Once that was decided the rest of us headed down to the beach. It was decorated wonderfully! The music was great! It's funny to me that when I look back and when we met some of these people for the first time you never knew what impact they would have on your lives in such a short amount of time.
The food was great! Hawaiian chicken, rice, fruit and a fabulous bean salsa stuff. I will have to share that recipe with ya'll. Lots of the food for the week was donated. Most of it by Chikfila. Pizza one night by Pizza Hut.

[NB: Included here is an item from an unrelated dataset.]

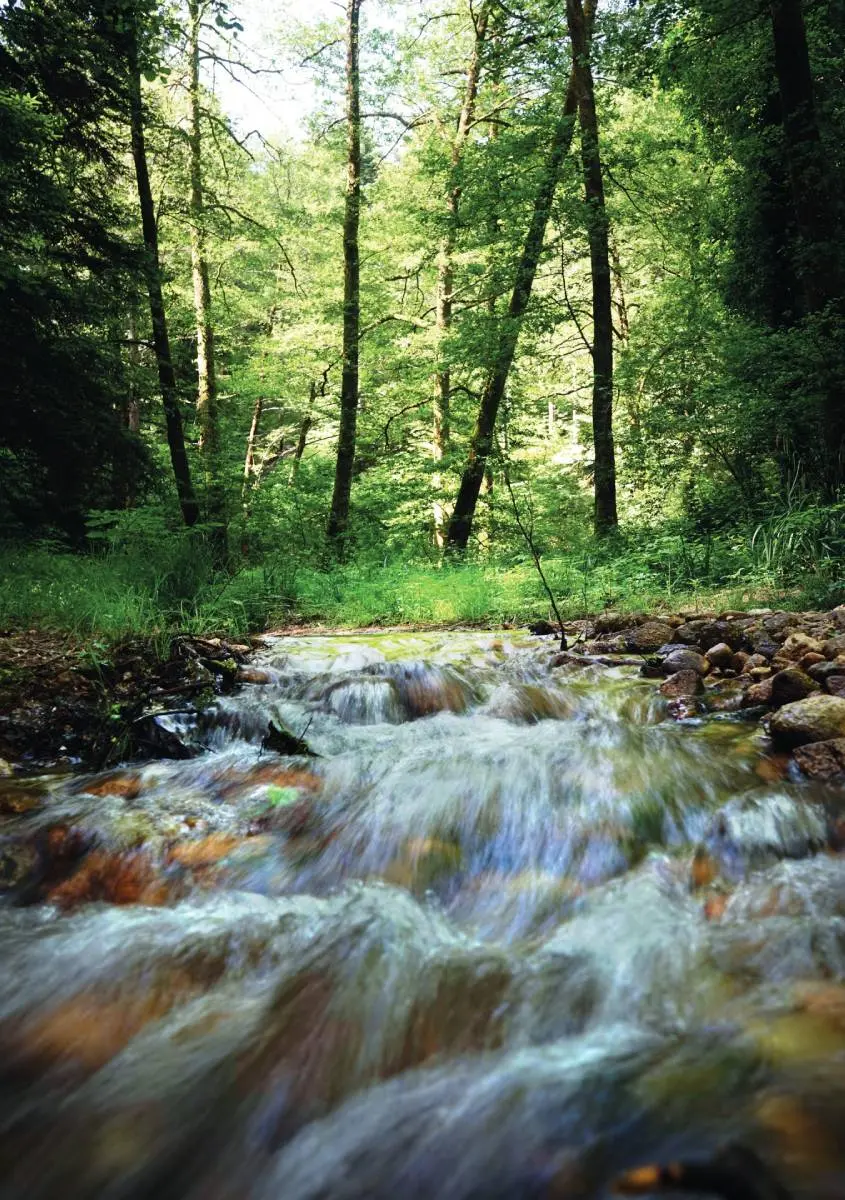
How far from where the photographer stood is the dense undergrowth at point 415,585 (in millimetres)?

Michala was served her special mashed potatoes and mac & cheese. Of course after eating that she wanted some of our food. Once she got full off she went. Our FPs walked her and walked her. After we ate it was getting time for the girls meds so I took Michala back up to the house while Mike and Marlee Anne stayed down at the beach to enjoy the rest of the luau and dance.
Earlier in the day we got to meet the other two families leaving in the house with us. It was a huge house so we usually just saw each other in passing. It was nice when our paths crossed long enough to really visit with each other. No coffee in our house so Tom went over and got us some. After a wonderful cup of coffee and good nights to everyone I was left with my head full of thoughts and my heart even fuller. I laid in bed in awe over the day, anxious for what tomorrow would bring.
I will leave ya'll with that much for now. If you got this far thanks. Thanks for sharing this very special memory with us.